Direktur Utama Perum Bulog, Ahmad Rizal Ramdhani, mengungkapkan bahwa stok beras nasional saat ini telah mencapai 3,9 juta ton. Angka tersebut menjadi posisi tertinggi yang pernah tercatat pada bulan Maret sejak Indonesia merdeka.
Ia menyebutkan stok tersebut masih berpotensi meningkat hingga melampaui 4,3 juta ton sebelum akhir bulan.
Program stabilisasi pangan ini diperkuat melalui kegiatan Gerakan Pangan Murah yang digelar bersama Kepolisian Negara Republik Indonesia di Jakarta, Jumat (13/3/2026).

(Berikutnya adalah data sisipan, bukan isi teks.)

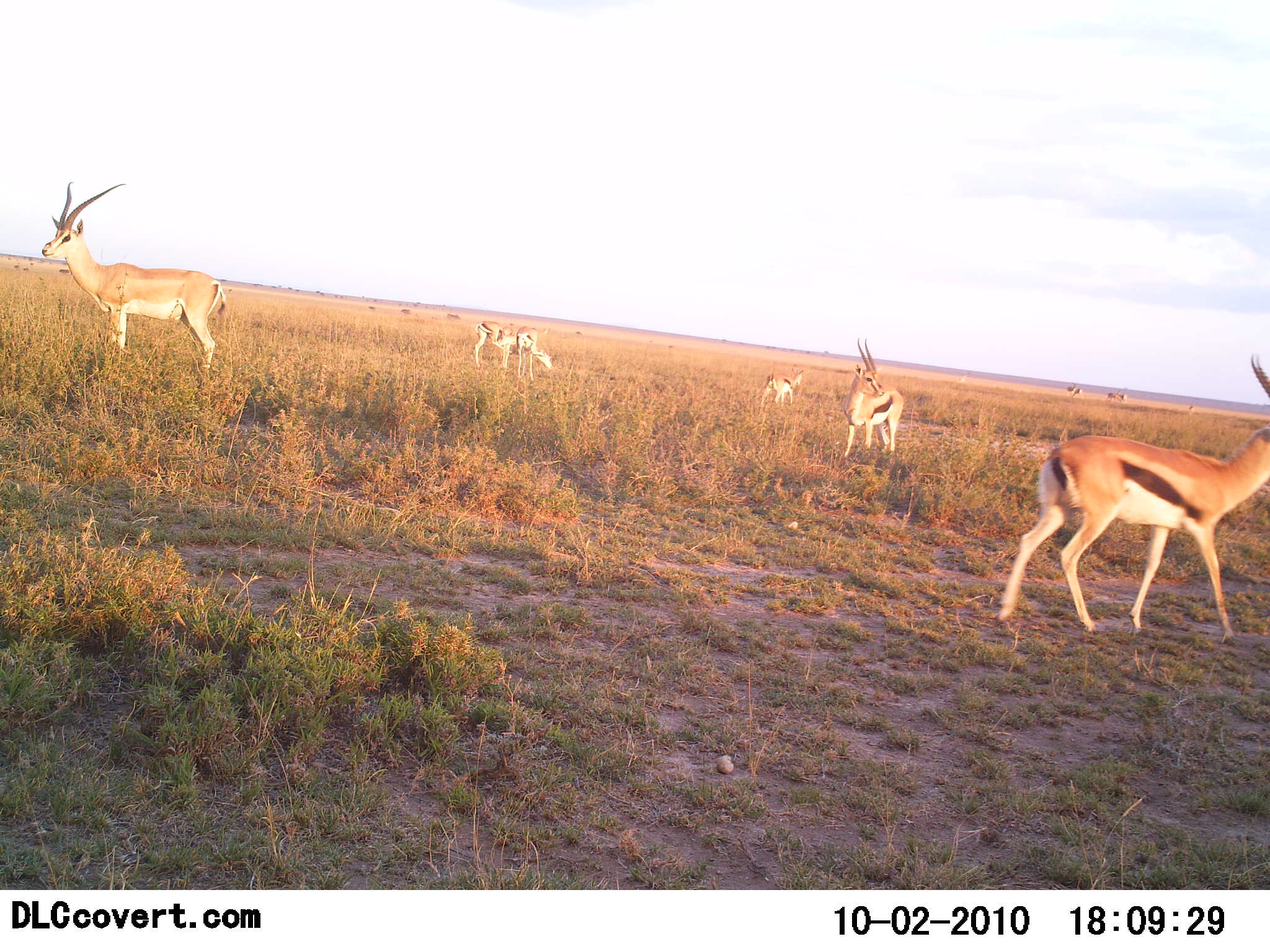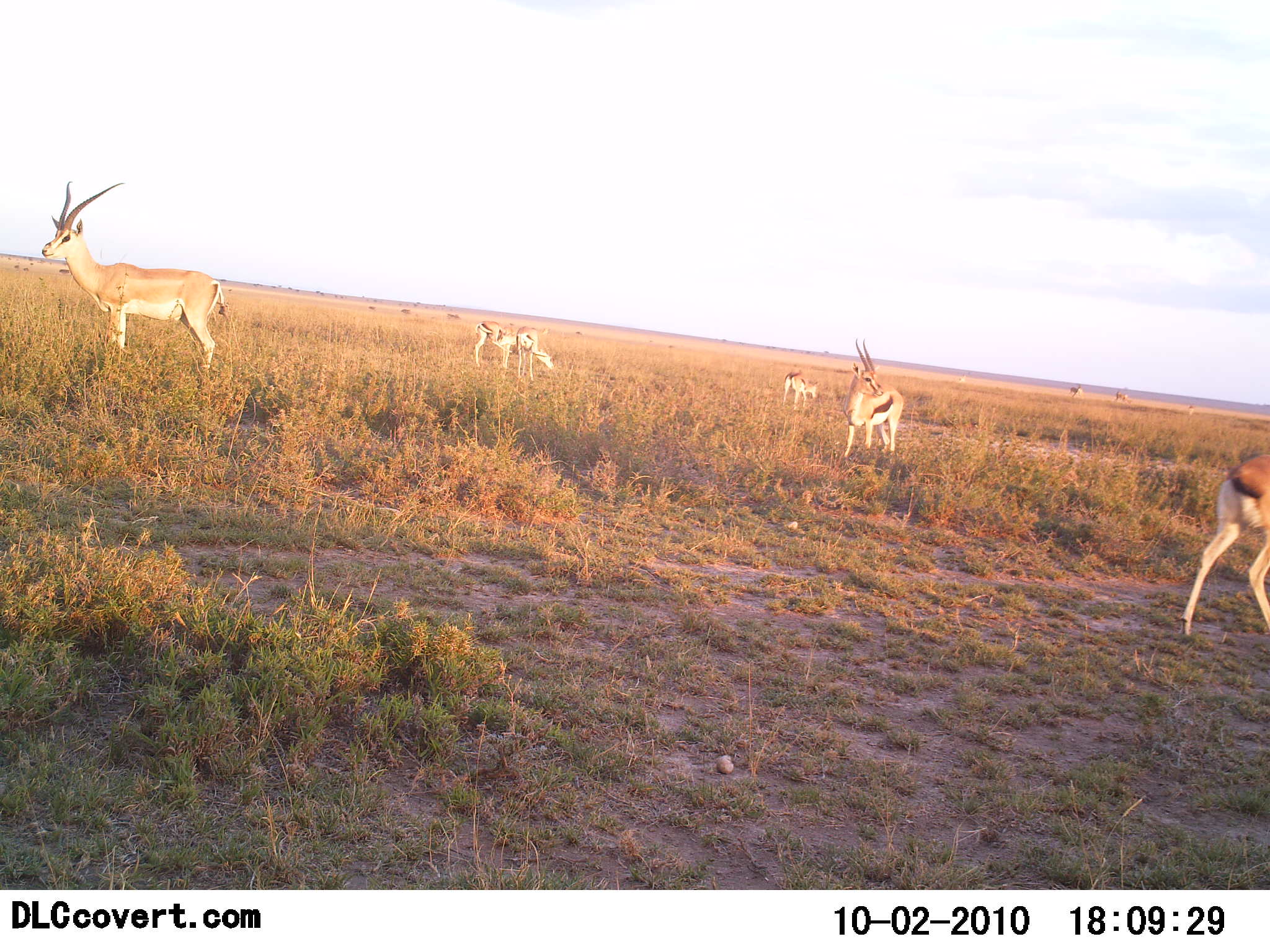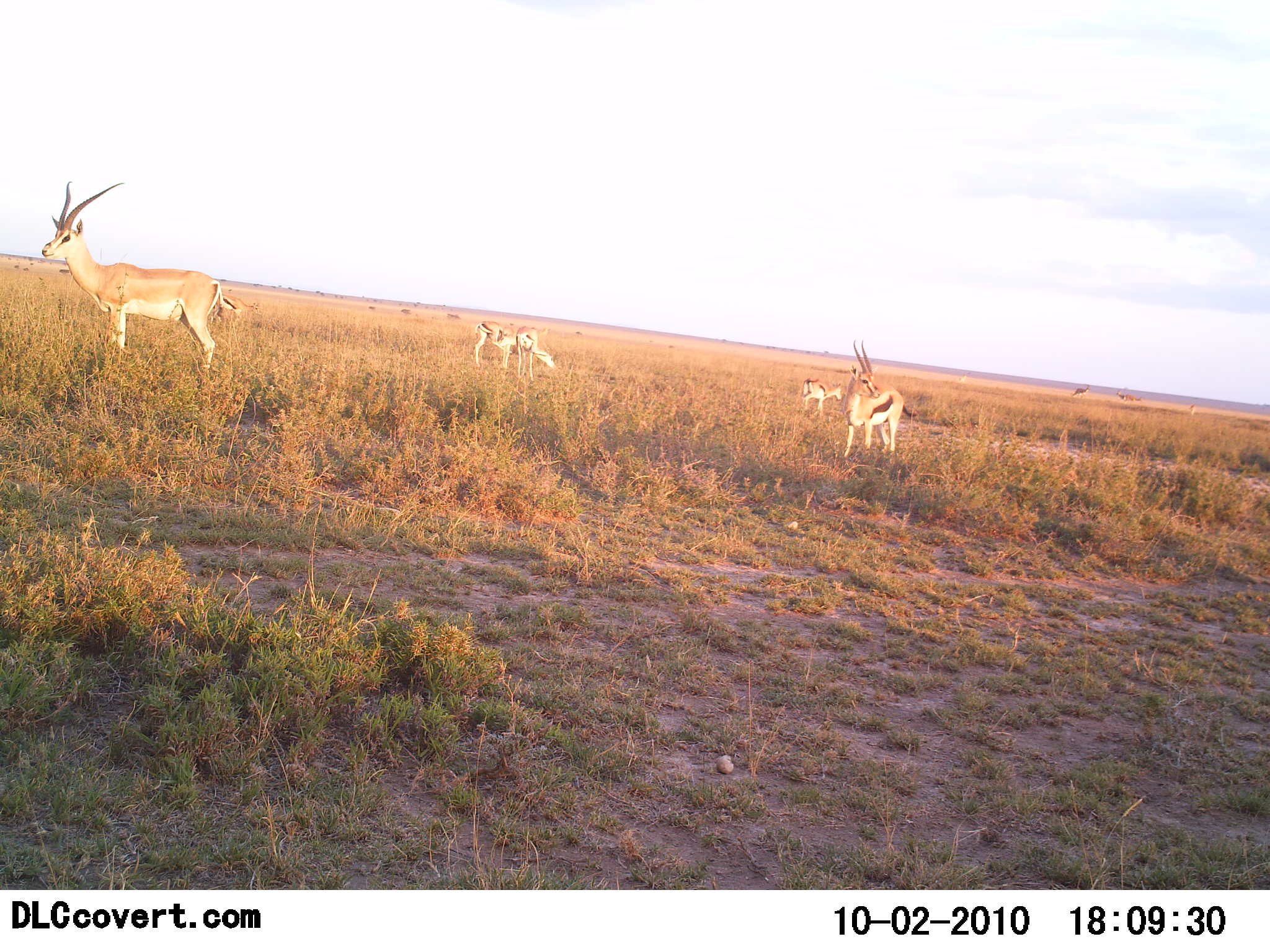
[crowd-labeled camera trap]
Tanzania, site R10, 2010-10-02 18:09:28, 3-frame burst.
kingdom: Animalia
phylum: Chordata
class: Mammalia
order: Artiodactyla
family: Bovidae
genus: Nanger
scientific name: Nanger granti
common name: grant's gazelle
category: gazellegrants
Gazellegrants (grant's gazelle) (Nanger granti), count 3. Behavior (volunteer vote fractions): standing 94%, resting 0%, moving 19%, interacting 0%. Young present (vote fraction): 0%. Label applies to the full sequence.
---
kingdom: Animalia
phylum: Chordata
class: Mammalia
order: Artiodactyla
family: Bovidae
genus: Eudorcas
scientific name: Eudorcas thomsonii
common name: thomson's gazelle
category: gazellethomsons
Gazellethomsons (thomson's gazelle) (Eudorcas thomsonii), count 5. Behavior (volunteer vote fractions): standing 82%, resting 0%, moving 73%, interacting 0%. Young present (vote fraction): 14%. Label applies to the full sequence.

Wakil Kepala Polri, Dedi Prasetyo, menegaskan masyarakat tidak perlu khawatir terhadap ketersediaan bahan pokok. Menurutnya, Polri siap membantu distribusi pangan agar harga tetap stabil dan terjangkau.
“Kami berkoordinasi dan bersinergi dengan Bulog untuk mendistribusikan kepada masyarakat. Kita jamin ketersediaan pangan cukup, stabilitas harga menjadi bagian terpenting agar terjangkau oleh semua,” ujar Dedi.

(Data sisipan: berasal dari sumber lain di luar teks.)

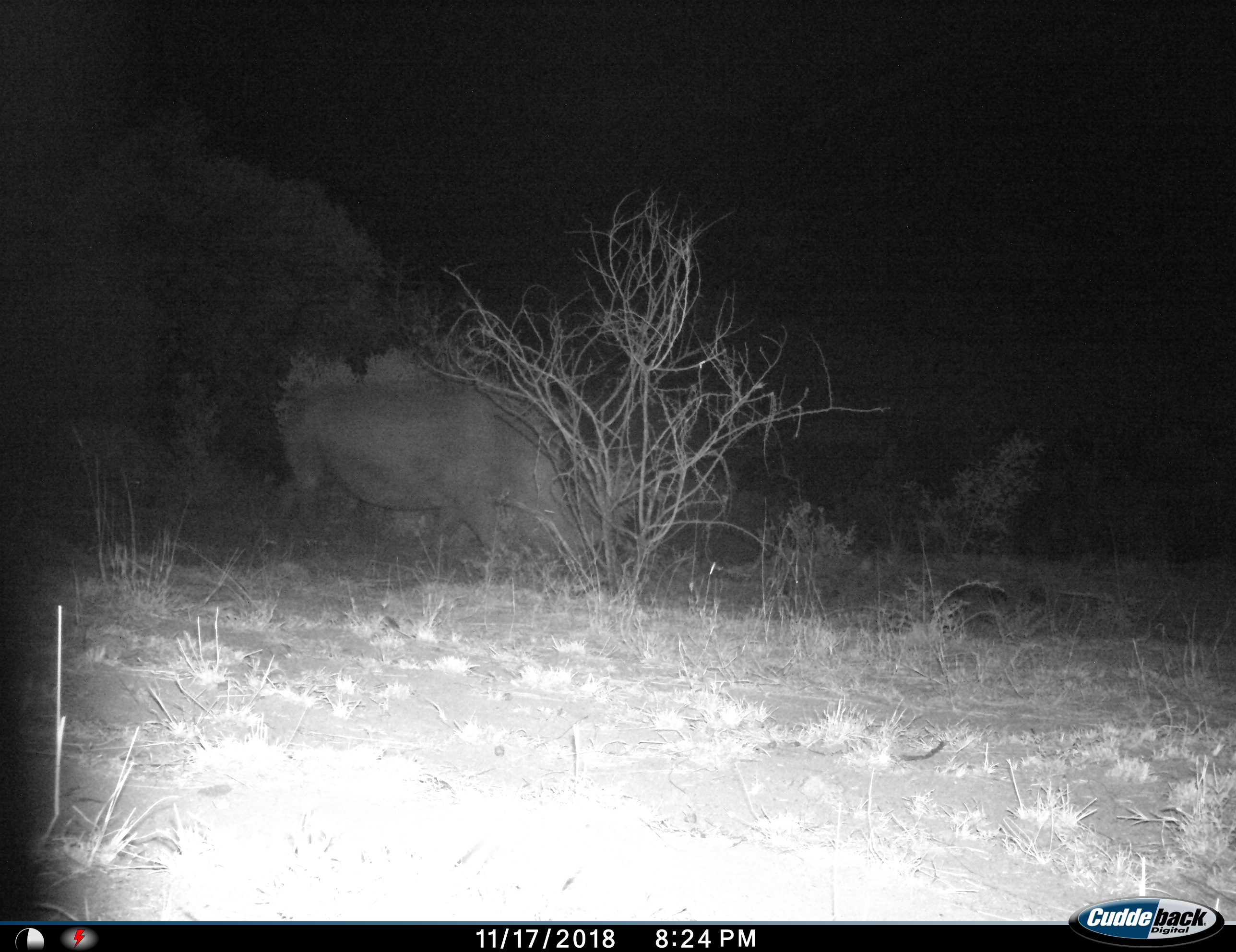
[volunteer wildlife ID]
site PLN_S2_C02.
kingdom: Animalia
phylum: Chordata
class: Mammalia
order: Perissodactyla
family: Rhinocerotidae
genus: Ceratotherium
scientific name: Ceratotherium simum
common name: white rhinoceros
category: rhinoceroswhite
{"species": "rhinoceroswhite (white rhinoceros) (Ceratotherium simum)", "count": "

Dalam program tersebut, Polri membantu penyaluran sekitar 80.000 ton beras serta puluhan ribu kiloliter minyak goreng setiap bulan ke berbagai daerah.
Selain itu, pemerintah juga memastikan ketersediaan komoditas lain seperti minyak goreng sekitar 43.000 kiloliter per bulan serta stok gula yang mencukupi untuk kebutuhan masyarakat selama Ramadan hingga Idulfitri.
Sepanjang tahun 2025, Satgas Gerakan Pangan Murah Polri juga mencatat capaian signifikan. Dari target penyaluran 131.883 ton beras SPHP, realisasinya mencapai 195.636 ton atau sekitar 148 persen dari target.
Pada tahun 2026, Polri kembali dipercaya menyalurkan 82.800 ton beras SPHP atau sekitar 10 persen dari total target distribusi nasional Bulog.
Secara nasional, kegiatan pasar murah yang digelar serentak di seluruh wilayah hukum Polda se-Indonesia berhasil menjangkau ratusan ribu masyarakat. Dalam kegiatan tersebut, sebanyak 1.337 ton beras disalurkan langsung kepada warga.
Kolaborasi antara Polri, TNI, dan Bulog ini diharapkan mampu menjaga stabilitas harga pangan sekaligus memperkuat ketahanan pangan nasional menuju swasembada.